TSA encourages 'family lane' use for holiday travel

"That’s why we created Family Lanes," he continued. "They’re designed to let families take their time and ask questions without feeling rushed by the experienced frequent flyers who can zip through a checkpoint in no time. Also anybody carrying medically necessary liquids, aerosols and gels in excess of 3.4 oz may be directed to a Family Lane. Unfortunately, gravy is not medically necessary."

Other tips for holiday travel offered Tuesday by Burns included being prepared for gifts to be unwrapped and double-checking bags for weapons. TSA said it has found more 1,000 guns in passenger's luggage this year, with most passengers saying they were left accidentally.

As for TSA's controversial hand searches, Burns said "a very small percentage of passengers receive pat-downs.

"To reduce the need for a pat-down, the most important thing you can do is take everything out of your pockets before screening," he said. "You can put these items in your carry-on bag. Don't wear clothes with a high metal content, and put heavy jewelry on after you go through security.

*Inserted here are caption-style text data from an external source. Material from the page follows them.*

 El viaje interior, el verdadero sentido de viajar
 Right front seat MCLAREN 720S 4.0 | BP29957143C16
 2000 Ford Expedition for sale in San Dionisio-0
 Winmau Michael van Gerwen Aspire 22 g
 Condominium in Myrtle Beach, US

You will also receive a pat-down if you choose to opt out of our Advanced Imaging Technology."

As for food, he said "Pies are permitted, but they are subject to additional screening if our officers see any anomalies. (Additional screening of pies does not include our officers tasting the pie, no matter what they tell you…).

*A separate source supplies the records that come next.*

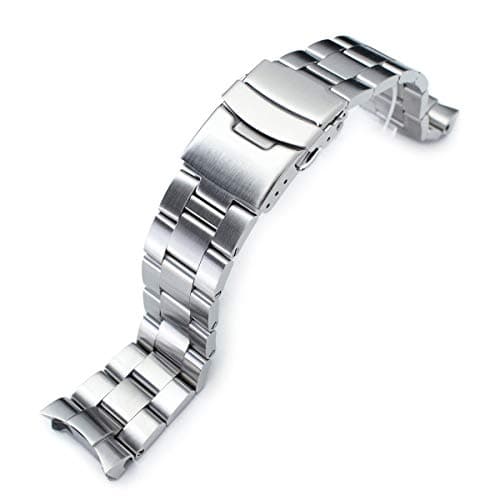 MiLTAT MiLTAT Super-O for Seiko SKX007/009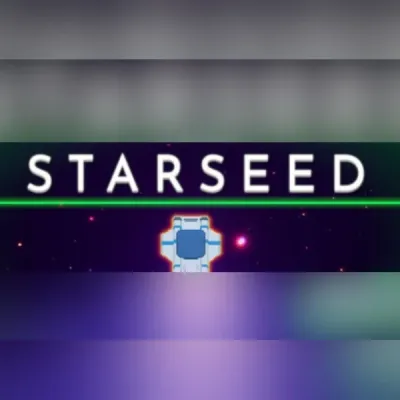 Starseed (PC) Steam Gift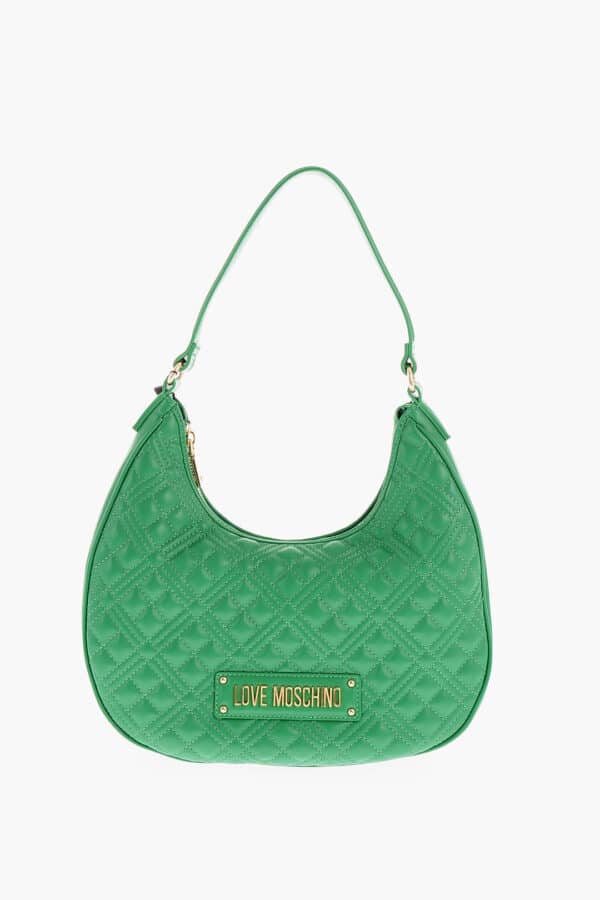 Borsa trapuntata - Love Moschino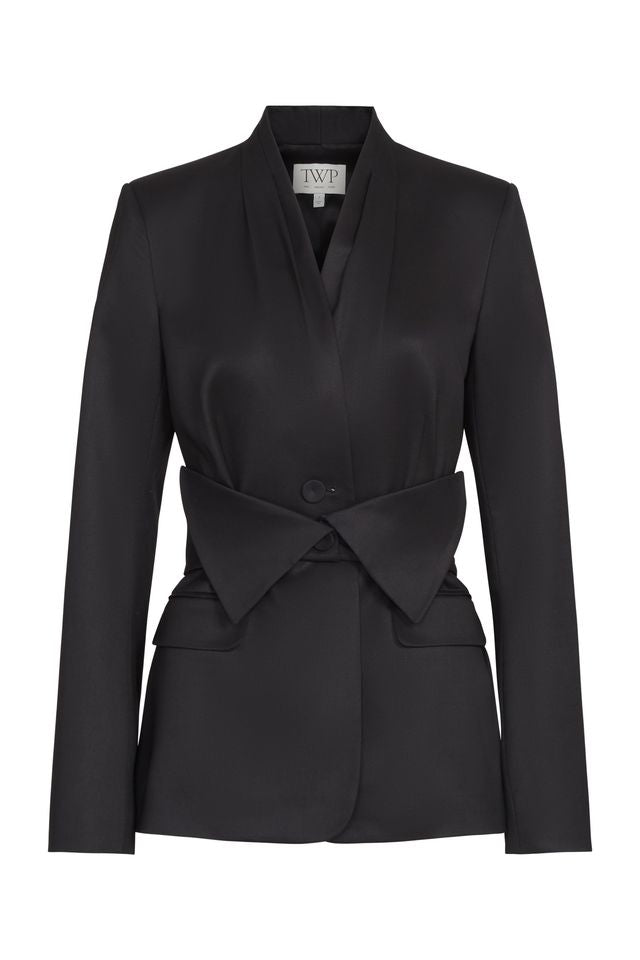 After Five Blazer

"Cakes, bread, donuts, turkeys, etc. are all permitted," he continued. "If it’s a live turkey, you might want to have a word with the airline."

More seriously, Burns said "here is a list of items that should be placed in your checked bags or shipped: cranberry sauce, creamy dips and spreads (cheeses, peanut butter, etc.), gift baskets with food items (salsa, jams and salad dressings), gravy (mmm gravy), jams, jellies, maple syrup, oils and vinegars, sauces, soups, wine, liquor and beer."